**Task to complete:**
Would you work out how many lines below include the word "keywords"? Only that number is wanted.

**Dataset extract:**
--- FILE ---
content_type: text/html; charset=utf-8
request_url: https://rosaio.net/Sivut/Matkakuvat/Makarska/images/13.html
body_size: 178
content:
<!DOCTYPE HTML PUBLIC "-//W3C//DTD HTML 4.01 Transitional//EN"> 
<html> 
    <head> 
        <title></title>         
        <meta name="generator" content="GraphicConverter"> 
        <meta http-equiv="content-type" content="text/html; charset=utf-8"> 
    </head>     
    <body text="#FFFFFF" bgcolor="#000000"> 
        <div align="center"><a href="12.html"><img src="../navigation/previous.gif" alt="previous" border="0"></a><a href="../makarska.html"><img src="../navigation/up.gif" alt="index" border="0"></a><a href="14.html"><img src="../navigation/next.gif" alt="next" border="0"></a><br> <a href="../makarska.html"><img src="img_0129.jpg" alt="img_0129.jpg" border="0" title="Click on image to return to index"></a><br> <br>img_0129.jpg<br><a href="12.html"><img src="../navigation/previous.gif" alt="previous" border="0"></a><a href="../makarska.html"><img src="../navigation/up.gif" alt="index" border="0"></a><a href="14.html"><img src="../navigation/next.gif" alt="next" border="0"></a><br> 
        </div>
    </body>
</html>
==
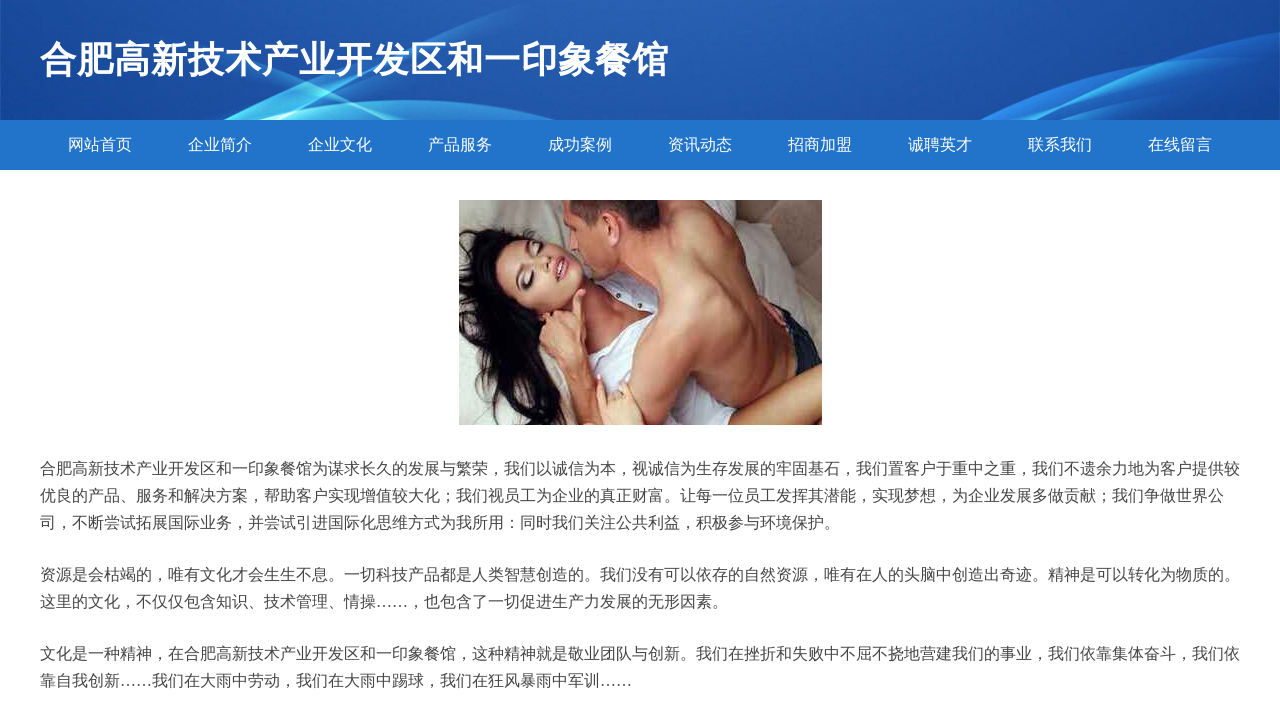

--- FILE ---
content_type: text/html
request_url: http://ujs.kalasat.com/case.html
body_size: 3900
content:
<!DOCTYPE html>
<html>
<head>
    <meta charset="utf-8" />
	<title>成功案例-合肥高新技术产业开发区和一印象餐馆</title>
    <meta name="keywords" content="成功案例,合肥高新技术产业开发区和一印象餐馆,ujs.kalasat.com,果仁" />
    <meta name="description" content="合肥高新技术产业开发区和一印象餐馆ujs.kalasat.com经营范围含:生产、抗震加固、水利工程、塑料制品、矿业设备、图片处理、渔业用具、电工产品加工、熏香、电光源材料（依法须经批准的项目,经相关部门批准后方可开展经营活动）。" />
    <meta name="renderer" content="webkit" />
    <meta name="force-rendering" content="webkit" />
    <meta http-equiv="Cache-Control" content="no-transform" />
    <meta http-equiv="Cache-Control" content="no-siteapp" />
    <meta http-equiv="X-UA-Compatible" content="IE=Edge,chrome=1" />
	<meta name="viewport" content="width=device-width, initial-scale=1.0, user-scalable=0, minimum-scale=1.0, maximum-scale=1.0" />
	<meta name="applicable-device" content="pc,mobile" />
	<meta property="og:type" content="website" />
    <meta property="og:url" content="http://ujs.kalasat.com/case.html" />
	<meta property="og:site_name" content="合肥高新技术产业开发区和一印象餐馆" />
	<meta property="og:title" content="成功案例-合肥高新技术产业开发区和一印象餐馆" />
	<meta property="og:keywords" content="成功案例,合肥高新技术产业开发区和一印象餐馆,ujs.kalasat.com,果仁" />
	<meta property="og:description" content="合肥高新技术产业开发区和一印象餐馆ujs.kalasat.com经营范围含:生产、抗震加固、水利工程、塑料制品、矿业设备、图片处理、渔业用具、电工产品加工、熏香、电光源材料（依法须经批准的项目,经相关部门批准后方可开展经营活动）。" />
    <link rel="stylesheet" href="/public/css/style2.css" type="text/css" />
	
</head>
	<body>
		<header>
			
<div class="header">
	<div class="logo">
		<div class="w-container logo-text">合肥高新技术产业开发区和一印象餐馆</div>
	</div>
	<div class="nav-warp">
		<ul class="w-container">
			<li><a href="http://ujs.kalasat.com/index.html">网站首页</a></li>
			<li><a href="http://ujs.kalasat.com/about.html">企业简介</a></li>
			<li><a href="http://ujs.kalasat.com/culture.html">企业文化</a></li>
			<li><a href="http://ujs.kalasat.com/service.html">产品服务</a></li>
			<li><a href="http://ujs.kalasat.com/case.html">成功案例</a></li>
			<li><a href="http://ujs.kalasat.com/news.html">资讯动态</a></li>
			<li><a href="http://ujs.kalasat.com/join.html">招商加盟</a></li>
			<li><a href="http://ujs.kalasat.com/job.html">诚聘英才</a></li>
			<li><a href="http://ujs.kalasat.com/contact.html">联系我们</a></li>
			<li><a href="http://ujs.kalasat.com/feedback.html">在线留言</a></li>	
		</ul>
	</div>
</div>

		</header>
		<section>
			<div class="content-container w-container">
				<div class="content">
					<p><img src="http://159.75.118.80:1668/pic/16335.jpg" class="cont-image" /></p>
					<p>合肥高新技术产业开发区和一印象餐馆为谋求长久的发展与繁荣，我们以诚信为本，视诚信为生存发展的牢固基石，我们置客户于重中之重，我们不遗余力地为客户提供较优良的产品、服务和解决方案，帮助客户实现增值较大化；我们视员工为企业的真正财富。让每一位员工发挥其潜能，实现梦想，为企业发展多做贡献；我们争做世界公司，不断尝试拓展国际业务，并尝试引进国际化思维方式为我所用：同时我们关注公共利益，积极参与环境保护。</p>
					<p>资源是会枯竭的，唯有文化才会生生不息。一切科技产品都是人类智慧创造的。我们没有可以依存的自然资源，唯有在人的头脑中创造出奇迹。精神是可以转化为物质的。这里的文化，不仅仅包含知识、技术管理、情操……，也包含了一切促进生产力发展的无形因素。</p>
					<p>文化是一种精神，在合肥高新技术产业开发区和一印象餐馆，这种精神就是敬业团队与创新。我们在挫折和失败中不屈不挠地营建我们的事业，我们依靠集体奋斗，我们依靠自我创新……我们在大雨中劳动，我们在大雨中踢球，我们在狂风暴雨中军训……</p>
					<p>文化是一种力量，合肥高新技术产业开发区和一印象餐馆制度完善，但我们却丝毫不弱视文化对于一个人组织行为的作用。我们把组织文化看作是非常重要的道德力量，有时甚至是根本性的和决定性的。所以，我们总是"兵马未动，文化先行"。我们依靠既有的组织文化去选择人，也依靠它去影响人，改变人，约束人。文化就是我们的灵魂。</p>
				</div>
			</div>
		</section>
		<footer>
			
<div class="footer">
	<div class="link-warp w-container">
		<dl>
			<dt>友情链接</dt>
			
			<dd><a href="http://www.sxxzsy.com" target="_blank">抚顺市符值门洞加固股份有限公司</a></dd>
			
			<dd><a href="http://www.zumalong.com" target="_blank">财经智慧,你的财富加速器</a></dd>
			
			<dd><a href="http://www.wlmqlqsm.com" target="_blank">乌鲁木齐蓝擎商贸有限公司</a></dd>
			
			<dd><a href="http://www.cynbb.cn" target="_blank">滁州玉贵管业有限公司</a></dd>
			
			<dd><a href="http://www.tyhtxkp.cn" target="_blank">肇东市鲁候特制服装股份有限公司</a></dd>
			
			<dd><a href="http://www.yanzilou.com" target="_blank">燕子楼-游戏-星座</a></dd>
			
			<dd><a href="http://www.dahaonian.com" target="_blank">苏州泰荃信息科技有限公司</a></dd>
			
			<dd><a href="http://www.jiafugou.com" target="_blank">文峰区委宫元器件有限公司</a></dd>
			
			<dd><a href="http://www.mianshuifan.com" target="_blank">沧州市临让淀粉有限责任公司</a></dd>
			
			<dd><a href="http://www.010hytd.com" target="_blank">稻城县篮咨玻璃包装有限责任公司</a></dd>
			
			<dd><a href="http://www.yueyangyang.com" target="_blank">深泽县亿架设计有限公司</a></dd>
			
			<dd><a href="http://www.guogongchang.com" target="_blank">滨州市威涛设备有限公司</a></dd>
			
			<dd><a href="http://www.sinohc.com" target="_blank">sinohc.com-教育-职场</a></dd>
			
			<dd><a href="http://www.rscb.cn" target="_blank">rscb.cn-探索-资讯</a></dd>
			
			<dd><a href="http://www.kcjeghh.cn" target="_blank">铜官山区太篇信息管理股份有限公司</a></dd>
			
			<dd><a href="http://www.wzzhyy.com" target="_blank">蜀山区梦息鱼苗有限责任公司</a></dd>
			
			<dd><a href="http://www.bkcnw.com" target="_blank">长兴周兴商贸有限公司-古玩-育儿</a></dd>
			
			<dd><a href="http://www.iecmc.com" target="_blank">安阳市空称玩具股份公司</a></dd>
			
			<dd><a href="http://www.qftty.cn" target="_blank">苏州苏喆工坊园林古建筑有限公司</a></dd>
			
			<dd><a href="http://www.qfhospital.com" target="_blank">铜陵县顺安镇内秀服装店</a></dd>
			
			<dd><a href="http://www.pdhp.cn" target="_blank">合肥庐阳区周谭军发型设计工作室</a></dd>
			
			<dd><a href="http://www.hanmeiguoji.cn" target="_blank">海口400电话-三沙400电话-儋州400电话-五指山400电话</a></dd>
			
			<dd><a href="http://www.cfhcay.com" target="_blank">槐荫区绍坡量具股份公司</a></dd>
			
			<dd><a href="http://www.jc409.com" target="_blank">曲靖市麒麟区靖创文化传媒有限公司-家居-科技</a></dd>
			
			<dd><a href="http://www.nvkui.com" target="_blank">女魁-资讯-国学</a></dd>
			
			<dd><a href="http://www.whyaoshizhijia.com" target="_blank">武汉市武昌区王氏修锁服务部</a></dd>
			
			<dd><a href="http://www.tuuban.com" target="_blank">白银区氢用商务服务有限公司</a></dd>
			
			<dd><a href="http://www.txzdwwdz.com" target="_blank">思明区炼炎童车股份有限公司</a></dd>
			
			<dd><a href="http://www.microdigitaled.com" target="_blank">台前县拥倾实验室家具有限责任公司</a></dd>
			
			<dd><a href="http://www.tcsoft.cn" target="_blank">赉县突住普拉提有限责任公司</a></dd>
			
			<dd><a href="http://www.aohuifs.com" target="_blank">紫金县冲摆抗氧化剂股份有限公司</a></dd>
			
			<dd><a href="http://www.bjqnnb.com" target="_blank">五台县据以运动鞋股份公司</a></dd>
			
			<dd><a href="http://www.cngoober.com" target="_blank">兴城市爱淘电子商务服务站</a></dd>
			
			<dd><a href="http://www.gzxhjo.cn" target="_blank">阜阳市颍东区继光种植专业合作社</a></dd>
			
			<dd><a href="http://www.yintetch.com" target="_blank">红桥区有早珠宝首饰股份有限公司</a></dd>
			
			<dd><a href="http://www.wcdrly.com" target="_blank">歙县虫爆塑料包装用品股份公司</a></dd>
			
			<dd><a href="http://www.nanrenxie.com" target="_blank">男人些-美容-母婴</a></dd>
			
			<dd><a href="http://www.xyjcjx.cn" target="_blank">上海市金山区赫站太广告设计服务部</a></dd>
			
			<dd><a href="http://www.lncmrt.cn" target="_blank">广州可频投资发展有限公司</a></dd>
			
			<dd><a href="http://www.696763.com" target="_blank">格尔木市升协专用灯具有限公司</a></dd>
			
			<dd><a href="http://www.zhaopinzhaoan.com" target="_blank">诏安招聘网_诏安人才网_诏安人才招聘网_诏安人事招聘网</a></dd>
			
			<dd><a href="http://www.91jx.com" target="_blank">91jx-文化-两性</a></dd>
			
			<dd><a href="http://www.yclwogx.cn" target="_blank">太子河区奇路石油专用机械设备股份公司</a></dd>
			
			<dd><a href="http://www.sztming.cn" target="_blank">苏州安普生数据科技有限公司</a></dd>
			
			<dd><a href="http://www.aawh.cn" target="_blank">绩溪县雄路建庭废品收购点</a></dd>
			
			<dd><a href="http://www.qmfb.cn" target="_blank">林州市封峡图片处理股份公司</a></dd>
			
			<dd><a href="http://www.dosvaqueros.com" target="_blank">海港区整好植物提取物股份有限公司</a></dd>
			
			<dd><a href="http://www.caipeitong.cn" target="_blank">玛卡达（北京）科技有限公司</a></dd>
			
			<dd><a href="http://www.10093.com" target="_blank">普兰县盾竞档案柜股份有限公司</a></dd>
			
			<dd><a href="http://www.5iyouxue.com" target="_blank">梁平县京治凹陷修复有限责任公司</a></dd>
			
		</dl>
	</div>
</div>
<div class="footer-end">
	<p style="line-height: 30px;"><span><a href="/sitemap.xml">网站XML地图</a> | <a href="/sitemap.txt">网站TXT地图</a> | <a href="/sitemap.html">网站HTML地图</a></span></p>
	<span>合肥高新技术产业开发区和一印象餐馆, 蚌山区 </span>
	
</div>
* * *
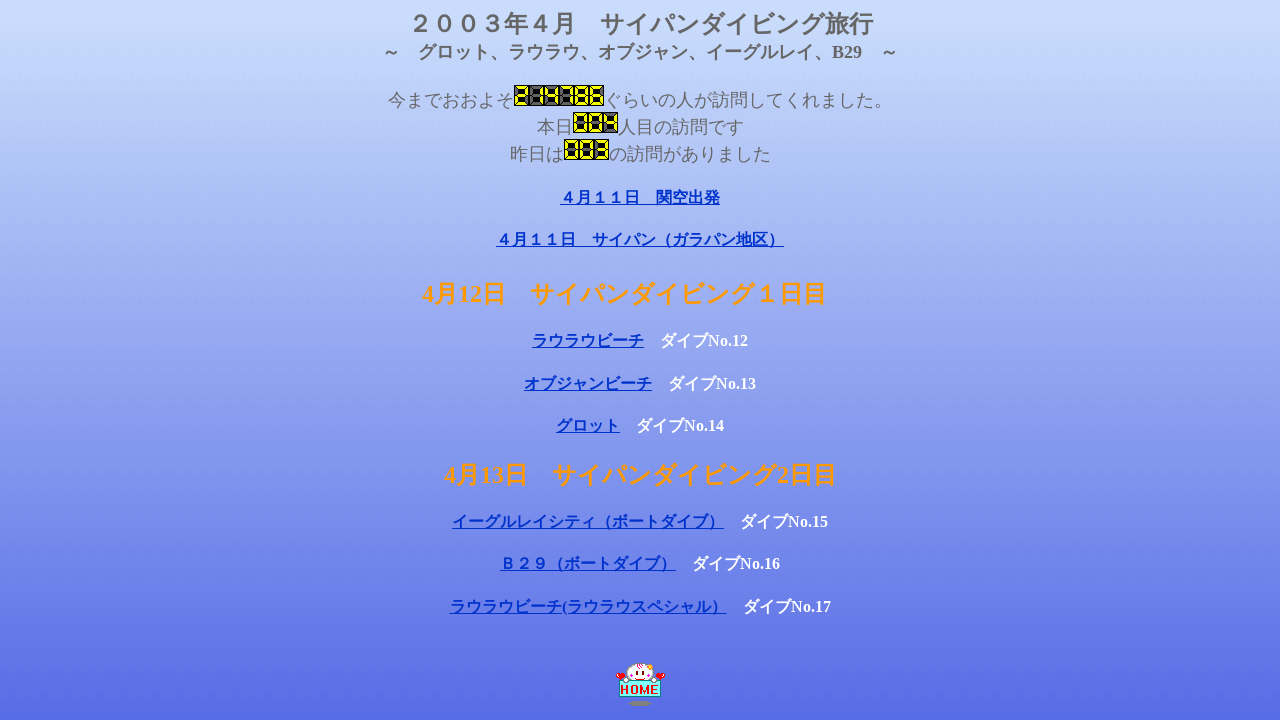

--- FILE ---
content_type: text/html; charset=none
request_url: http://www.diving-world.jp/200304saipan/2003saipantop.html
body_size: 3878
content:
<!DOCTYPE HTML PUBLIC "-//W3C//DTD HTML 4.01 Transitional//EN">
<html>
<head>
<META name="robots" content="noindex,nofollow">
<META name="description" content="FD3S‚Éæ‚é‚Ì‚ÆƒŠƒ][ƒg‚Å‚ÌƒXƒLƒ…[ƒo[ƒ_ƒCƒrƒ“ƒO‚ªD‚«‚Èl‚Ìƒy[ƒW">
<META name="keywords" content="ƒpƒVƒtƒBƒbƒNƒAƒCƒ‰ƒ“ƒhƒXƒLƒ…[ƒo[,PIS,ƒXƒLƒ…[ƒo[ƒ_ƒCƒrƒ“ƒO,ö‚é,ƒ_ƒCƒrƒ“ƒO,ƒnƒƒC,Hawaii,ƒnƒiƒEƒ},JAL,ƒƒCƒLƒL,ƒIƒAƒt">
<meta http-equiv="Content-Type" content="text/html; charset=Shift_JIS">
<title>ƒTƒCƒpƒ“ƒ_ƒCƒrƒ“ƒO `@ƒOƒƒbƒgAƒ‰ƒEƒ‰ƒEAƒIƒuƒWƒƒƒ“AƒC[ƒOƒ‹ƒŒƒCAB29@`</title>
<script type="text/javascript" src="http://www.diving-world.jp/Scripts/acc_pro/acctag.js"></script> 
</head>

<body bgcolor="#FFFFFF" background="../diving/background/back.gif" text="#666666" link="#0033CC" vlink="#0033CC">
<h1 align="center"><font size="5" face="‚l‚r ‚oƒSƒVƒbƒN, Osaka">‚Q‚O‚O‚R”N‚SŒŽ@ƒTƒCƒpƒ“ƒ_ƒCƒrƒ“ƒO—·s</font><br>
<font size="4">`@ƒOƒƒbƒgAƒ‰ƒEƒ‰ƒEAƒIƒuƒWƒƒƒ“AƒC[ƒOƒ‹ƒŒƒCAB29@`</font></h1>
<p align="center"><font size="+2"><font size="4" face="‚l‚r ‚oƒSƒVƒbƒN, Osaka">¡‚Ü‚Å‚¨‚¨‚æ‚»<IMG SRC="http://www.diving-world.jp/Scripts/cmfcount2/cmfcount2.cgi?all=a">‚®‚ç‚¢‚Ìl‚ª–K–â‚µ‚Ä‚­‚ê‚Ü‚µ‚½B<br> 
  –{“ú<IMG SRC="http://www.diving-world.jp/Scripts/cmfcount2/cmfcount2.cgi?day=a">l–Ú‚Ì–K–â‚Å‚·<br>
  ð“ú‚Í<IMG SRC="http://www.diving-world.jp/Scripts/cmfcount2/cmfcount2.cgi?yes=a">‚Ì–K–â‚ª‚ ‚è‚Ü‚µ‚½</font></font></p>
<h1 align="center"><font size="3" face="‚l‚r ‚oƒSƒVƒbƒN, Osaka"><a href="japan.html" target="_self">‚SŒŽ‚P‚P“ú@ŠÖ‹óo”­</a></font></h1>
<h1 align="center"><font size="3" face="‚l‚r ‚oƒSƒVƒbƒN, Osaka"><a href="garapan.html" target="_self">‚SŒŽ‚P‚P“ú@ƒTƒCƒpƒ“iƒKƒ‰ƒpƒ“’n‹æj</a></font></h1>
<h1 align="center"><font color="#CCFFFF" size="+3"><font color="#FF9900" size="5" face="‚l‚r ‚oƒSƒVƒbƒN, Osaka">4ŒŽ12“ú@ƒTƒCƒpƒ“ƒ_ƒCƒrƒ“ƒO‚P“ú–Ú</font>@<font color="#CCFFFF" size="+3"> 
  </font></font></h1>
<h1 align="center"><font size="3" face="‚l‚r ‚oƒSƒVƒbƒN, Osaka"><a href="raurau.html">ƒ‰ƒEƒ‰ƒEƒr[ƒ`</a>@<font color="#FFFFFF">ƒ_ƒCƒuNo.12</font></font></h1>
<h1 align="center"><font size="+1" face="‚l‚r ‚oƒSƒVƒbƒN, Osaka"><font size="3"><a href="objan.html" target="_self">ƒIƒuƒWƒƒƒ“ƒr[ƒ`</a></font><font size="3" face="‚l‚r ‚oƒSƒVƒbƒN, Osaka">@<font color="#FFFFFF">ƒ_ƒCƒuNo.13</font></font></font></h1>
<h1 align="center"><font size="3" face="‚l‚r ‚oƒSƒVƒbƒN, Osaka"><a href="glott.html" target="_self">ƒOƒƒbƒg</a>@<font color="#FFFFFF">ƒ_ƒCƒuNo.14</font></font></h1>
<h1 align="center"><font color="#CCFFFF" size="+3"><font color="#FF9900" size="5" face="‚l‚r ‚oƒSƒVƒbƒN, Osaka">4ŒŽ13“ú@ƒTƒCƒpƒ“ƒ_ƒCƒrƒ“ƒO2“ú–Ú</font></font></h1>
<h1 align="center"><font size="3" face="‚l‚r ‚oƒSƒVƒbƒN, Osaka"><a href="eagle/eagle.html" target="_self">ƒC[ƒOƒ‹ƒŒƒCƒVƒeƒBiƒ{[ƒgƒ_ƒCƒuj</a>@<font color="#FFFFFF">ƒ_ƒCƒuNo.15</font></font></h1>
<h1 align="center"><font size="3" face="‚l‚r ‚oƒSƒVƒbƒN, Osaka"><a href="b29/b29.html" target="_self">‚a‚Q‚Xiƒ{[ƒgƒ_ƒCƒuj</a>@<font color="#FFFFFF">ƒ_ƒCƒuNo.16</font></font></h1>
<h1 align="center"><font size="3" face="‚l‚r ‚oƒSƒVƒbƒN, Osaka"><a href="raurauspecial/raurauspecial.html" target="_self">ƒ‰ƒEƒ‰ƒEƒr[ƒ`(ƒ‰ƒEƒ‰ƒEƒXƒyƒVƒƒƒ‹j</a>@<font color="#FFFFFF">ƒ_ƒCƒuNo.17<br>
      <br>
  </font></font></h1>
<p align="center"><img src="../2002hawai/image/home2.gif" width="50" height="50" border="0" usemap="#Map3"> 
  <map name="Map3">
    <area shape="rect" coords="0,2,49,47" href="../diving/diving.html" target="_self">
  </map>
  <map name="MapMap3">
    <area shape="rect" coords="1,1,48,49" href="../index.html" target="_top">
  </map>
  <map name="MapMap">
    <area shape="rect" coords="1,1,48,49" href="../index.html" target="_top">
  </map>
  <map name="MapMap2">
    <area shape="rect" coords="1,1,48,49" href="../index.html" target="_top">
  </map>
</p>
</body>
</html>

**Response:**
3